WHAT IS REQUIRED >> Reproduce every line of the records below verbatim, leaving out the pictures.

RECORDS PROVIDED >>
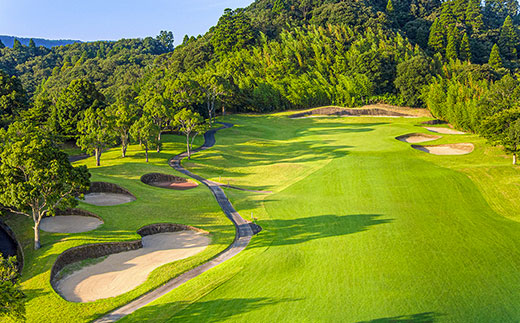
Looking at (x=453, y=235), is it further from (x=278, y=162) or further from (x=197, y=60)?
(x=197, y=60)

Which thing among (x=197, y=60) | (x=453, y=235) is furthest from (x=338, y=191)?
(x=197, y=60)

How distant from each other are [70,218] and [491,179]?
5183 cm

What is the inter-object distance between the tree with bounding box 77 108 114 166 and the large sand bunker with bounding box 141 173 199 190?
9.38m

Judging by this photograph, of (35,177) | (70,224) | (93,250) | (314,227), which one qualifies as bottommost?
(314,227)

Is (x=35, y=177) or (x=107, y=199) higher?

ANSWER TO THE EXERCISE >>
Looking at (x=453, y=235), is it further from (x=278, y=162) or further from (x=197, y=60)?
(x=197, y=60)

Which thing among (x=197, y=60) | (x=453, y=235) is furthest from (x=338, y=191)?
(x=197, y=60)

How distant from each other are [70,218] and [491,179]?
5183 cm

What is the inter-object distance between the tree with bounding box 77 108 114 166 and the large sand bunker with bounding box 141 173 199 190?
9.38m

Judging by this photograph, of (35,177) | (70,224) | (93,250) | (314,227), which one qualifies as bottommost?
(314,227)

Is (x=35, y=177) or (x=107, y=199) higher?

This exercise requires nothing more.